Tahun 1993 kami tinggal bersama di sebuah rumah, bertiga dengan Hikmat Gumilar alias Tjimot (rumah itu milik ayahnya Tjimot), saat kampus kami pindah dari Dago ke Jatinangor. Dua tahun lebih kami tinggal bersama di sana. Rumah di Jatinangor itu menjadi tempat kumpul banyak orang. Sony Gandana alias Bombom, seorang teman satu angkatan di HI Unpad, sering menyebut rumah itu sebagai “satelit”, tempat banyak teman mampir rapat, nonton tv, main catur, main gaplek, atau untuk belajar kala ujian.
Suatu pagi di bulan Juli di masa-masa itu, Yopi dan saya yang sama-sama baru bangun tidur memberi hadiah ulang tahun buat saya. “Ini buat elu Lip”. Saya buka, isinya kaset Vivaldi sang musisi violin klasik seri Four Seasons. Saat saya kuliah doktoral Amerika, dia juga kirim “hadiah” ulang tahun. Hadiahnya link video di youtube: Yusuf Islam aka Cat Stevens menyanyikan lagu “Father and Son” di BBC tahun 2007. Dia bilang: “lu jauh sih, ini hadiah ultah link lagu aja, supaya kita ingat bokap kita masing-masing”. Ini link-nya: http://www.youtube.com/watch?v=nG-TUyMW9Qs
Rasanya, Yopi termasuk salah seorang yang kenal saya luar dalam. Sebaliknya, sepertinya saya tidak terlalu kenal dia luar dalam. Dia pendengar yang baik, tapi tidak pernah menceritakan masalah-masalahnya. Mungkin juga karena dia memang tidak pernah punya masalah apapun. Hidupnya lurus, perilakunya baik, murah hati, dan easy going. Semua yang mengenalnya akan setuju bahwa dia adalah orang yang loveable, ringan tangan siap menolong. Ketika saya hendak memutuskan untuk menikah di usia relatif muda, Yopi orang pertama yang saya ajak bicara. Dia mengangguk, lalu tanya apa yang dia bisa bantu. Dan dia memberi bantuan yang nilainya tak terhingga, yang tak perlu saya ceritakan.
Ibu saya suka pada Yopi, istri saya juga. Ketika kakak saya nikah dulu, Yopi ikut sibuk jadi panitia.
Bulan April tahun lalu, saya menemani Ibu saya pulang kampung ke Bukittinggi. Ada sepupu saya menikah. Anak saya Keira yang masih berumur 4 tahun saya bawa serta. Saya beritahu Yopi bahwa saya berdua Keira ke Bukittinggi. Ibu saya sudah berangkat duluan. Yopi was being Yopi, tanya saya gimana transportasi dari Padang ke Bukittinggi. Saya jawab belum tahu. Ternyata, dia minta seorang mahasiswanya menjemput saya di bandara dan mengantarkan saya ke Bukittinggi. Dia sedang ada acara di kampus. Padahal, saya ternyata dijemput saudara di bandara.

Tugas dan Latihan:
1) Menurut teks bacaan, dengan sebutan apa Sony Gandana sering menyebut rumah di Jatinangor?
2) Terjemahkan kalimat dari teks bacaan ini ke dalam bahasa Inggris: "Rumah di Jatinangor itu menjadi tempat kumpul banyak orang."
3) Salin tanpa perubahan bagian teks bacaan mulai dari "Tahun 1993 kami" sampai dengan "belajar kala ujian.".
Materi tidak diperlukan untuk mengerjakan tugas.

Informasi yang Disediakan:

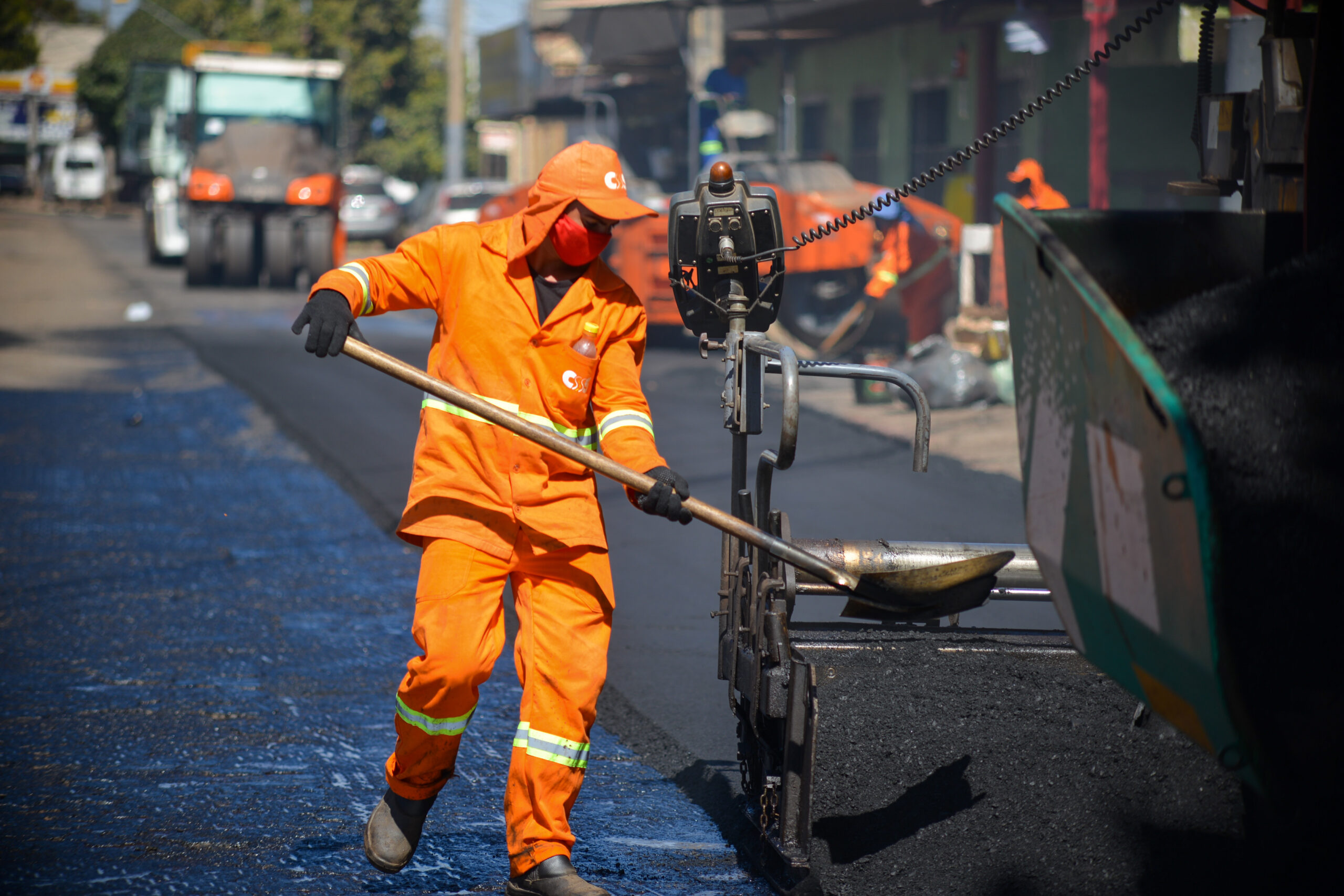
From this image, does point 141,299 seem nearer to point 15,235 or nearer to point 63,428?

Jawaban Tugas:
1) Sony Gandana sering menyebut rumah itu "satelit".

2) The house in Jatinangor became a gathering place for many people.

3)
Tahun 1993 kami tinggal bersama di sebuah rumah, bertiga dengan Hikmat Gumilar alias Tjimot (rumah itu milik ayahnya Tjimot), saat kampus kami pindah dari Dago ke Jatinangor. Dua tahun lebih kami tinggal bersama di sana. Rumah di Jatinangor itu menjadi tempat kumpul banyak orang. Sony Gandana alias Bombom, seorang teman satu angkatan di HI Unpad, sering menyebut rumah itu sebagai “satelit”, tempat banyak teman mampir rapat, nonton tv, main catur, main gaplek, atau untuk belajar kala ujian.